Your instructions —
Exactly repeat the line that contains "What distance from the camera does", then every line after it up to and including the final line.

::: Material provided

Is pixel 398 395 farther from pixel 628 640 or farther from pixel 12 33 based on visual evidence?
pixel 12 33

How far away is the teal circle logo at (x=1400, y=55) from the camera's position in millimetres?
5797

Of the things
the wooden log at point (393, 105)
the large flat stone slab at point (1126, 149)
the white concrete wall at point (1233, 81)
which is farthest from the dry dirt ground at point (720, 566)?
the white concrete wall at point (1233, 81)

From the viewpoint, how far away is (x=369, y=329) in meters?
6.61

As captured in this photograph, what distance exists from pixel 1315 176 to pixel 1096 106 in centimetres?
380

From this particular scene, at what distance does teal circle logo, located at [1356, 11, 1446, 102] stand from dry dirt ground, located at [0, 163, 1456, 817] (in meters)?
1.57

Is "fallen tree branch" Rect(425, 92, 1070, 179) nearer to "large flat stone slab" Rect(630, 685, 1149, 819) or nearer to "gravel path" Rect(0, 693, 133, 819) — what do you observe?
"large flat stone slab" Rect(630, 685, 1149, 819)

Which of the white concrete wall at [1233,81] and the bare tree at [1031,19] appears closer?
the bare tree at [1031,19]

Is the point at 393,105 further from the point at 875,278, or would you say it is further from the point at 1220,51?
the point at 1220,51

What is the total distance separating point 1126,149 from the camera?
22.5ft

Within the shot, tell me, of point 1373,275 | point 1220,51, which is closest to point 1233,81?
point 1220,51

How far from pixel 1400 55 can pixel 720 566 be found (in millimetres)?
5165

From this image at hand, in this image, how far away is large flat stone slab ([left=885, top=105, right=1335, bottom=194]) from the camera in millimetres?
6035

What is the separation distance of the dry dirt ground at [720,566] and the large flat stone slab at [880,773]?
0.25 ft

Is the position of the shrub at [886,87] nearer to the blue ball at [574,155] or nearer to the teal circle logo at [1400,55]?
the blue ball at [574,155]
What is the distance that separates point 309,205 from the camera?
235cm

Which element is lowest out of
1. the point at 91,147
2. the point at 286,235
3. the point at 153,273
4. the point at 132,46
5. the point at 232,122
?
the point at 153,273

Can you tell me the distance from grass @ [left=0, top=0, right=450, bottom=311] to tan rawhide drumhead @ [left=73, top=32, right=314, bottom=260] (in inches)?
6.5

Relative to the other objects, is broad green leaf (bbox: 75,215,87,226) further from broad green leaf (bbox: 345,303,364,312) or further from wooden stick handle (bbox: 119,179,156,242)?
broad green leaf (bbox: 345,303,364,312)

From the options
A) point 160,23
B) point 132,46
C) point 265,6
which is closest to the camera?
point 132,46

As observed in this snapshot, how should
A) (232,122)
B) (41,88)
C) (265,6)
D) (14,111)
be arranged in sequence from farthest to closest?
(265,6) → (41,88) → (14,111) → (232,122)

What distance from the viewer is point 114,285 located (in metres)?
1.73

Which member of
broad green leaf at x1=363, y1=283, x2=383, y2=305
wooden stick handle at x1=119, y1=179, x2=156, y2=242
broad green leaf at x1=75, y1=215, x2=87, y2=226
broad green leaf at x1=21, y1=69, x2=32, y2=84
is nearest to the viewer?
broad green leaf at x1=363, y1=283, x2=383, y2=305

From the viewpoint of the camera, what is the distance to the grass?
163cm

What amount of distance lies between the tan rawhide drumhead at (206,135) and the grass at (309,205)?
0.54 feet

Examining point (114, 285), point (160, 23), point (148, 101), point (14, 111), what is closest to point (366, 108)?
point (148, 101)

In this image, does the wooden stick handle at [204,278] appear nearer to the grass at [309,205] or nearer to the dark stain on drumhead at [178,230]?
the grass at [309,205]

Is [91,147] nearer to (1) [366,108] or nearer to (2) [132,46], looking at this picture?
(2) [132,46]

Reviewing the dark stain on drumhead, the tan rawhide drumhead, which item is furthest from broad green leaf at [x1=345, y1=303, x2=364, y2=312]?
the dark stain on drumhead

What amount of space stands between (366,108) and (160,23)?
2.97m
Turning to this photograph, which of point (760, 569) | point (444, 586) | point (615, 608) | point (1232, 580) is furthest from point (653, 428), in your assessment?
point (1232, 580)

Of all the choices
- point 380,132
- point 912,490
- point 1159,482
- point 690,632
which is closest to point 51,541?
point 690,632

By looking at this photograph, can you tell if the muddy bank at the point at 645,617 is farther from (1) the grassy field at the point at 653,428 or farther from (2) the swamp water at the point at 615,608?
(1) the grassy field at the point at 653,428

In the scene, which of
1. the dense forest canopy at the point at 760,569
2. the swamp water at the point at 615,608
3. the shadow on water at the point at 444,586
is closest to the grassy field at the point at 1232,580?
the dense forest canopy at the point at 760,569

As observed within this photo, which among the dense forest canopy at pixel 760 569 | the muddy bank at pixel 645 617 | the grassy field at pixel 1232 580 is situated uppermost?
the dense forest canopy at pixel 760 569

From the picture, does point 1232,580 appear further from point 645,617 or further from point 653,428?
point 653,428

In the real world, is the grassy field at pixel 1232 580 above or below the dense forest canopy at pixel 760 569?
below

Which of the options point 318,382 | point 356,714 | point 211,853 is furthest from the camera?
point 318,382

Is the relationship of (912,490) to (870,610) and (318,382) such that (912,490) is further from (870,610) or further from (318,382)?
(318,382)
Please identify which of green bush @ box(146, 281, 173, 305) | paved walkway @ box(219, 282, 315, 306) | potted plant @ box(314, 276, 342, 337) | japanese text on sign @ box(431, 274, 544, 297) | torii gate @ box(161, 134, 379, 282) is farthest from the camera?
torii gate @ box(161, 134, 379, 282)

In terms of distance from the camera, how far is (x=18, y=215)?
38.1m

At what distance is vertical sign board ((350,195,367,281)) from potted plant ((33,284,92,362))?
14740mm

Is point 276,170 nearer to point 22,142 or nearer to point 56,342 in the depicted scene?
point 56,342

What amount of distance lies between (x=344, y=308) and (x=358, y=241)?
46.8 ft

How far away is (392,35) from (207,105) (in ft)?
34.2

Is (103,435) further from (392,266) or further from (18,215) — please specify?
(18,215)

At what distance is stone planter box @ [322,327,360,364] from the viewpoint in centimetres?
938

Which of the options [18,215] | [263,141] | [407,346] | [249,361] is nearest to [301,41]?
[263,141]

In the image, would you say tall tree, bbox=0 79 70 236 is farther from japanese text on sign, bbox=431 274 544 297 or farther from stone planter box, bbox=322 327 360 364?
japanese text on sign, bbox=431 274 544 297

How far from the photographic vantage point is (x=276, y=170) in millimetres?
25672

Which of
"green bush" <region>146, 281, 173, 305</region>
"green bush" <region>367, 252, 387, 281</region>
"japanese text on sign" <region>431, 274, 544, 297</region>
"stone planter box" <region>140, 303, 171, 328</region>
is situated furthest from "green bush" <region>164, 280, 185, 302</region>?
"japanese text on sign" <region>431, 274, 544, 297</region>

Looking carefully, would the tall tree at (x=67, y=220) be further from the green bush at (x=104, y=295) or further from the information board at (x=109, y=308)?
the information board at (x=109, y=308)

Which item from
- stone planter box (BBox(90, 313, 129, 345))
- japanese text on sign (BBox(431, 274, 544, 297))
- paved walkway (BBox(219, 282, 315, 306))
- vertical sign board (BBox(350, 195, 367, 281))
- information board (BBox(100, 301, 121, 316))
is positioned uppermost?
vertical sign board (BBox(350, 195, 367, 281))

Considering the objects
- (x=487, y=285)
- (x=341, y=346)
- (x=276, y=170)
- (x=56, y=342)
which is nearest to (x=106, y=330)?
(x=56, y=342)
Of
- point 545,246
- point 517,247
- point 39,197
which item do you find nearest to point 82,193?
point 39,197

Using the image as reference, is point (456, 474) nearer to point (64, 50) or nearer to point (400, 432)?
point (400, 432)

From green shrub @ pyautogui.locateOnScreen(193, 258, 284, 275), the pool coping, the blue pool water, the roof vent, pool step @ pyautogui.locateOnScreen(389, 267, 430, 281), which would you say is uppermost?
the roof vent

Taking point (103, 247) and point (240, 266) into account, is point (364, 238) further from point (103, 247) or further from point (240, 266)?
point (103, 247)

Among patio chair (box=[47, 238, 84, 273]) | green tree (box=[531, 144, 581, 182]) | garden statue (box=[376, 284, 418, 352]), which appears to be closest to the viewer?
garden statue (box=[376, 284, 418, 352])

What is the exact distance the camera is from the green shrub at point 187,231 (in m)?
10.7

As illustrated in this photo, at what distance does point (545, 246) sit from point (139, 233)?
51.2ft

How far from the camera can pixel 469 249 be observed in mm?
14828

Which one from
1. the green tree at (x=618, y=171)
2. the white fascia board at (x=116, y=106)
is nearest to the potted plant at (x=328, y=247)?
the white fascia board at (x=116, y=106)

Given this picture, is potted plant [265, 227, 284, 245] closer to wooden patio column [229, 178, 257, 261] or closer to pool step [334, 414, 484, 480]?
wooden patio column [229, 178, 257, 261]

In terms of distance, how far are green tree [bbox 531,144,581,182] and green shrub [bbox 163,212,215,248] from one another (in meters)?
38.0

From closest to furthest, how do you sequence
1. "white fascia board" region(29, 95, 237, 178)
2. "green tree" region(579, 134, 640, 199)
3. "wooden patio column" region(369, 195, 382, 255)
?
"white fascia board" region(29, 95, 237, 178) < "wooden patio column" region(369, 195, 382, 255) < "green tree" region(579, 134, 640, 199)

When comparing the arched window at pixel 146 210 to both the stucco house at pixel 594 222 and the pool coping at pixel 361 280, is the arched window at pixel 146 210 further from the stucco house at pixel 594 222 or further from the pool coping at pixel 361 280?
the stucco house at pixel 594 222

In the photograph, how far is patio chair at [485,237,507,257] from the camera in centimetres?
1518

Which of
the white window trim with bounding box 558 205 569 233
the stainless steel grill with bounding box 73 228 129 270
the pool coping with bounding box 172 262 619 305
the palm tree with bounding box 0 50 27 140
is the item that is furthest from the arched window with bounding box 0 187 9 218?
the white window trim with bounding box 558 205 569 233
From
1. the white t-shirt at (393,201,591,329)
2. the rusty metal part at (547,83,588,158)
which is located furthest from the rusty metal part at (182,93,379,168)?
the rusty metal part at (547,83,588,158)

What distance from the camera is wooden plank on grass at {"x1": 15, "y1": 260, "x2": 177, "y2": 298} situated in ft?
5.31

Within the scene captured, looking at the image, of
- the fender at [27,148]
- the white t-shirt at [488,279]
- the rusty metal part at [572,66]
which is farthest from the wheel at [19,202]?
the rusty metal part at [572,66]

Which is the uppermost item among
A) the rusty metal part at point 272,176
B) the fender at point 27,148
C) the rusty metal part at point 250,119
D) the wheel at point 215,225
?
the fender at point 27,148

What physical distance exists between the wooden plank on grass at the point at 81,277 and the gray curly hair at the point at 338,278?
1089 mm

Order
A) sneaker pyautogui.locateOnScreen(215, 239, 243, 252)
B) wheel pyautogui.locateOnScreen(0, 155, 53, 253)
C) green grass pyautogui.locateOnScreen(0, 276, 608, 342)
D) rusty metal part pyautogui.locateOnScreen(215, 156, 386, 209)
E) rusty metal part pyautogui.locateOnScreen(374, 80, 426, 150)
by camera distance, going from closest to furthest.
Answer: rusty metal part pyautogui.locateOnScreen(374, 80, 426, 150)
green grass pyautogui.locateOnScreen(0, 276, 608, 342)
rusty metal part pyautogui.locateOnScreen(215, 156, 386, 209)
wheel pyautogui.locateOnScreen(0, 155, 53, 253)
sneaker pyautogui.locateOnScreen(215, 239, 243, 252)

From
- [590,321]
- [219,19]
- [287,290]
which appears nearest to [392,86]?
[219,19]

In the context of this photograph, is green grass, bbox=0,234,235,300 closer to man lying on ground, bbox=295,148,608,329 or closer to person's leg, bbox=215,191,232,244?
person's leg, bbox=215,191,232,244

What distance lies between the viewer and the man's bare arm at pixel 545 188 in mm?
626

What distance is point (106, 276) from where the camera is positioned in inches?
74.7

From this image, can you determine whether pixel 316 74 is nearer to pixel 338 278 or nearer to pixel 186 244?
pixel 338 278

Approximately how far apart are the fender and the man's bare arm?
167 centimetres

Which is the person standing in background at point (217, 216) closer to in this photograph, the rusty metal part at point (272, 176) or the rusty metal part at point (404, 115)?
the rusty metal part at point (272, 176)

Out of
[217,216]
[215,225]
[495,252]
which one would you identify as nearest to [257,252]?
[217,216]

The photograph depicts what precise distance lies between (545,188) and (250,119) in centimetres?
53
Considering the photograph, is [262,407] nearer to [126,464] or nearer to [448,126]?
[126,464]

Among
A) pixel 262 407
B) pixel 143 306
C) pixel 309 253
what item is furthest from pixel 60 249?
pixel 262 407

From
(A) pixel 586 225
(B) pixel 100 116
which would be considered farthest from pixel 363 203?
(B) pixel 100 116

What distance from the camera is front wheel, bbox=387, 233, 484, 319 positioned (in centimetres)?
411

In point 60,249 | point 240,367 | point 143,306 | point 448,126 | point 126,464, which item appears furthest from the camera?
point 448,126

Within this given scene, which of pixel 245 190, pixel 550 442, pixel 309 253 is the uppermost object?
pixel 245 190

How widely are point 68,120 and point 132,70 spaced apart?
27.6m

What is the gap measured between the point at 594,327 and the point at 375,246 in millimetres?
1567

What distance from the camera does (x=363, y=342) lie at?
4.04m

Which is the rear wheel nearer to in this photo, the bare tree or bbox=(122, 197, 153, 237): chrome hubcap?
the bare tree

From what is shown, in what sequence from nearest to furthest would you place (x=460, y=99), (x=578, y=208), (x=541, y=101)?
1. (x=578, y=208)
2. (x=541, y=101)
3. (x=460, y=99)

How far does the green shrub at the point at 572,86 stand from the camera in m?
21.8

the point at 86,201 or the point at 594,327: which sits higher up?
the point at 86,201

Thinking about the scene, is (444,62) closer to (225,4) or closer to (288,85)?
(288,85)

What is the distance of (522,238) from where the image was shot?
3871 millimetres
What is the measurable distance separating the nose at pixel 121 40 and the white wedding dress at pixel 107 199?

::::::

Written reply —
What distance from the camera does (x=363, y=342) lie at?
4.04m

Which is the rear wheel nearer to in this photo, the bare tree or bbox=(122, 197, 153, 237): chrome hubcap?
the bare tree

From what is shown, in what sequence from nearest to furthest would you place (x=460, y=99), (x=578, y=208), (x=541, y=101)?
1. (x=578, y=208)
2. (x=541, y=101)
3. (x=460, y=99)

How far does the green shrub at the point at 572,86 stand from the camera in m?
21.8

the point at 86,201 or the point at 594,327: which sits higher up?
the point at 86,201

Thinking about the scene, is (444,62) closer to (225,4) or closer to (288,85)?
(288,85)

What is the distance of (522,238) from where the image was shot?
3871 millimetres
What is the measurable distance separating the nose at pixel 121 40 and the white wedding dress at pixel 107 199?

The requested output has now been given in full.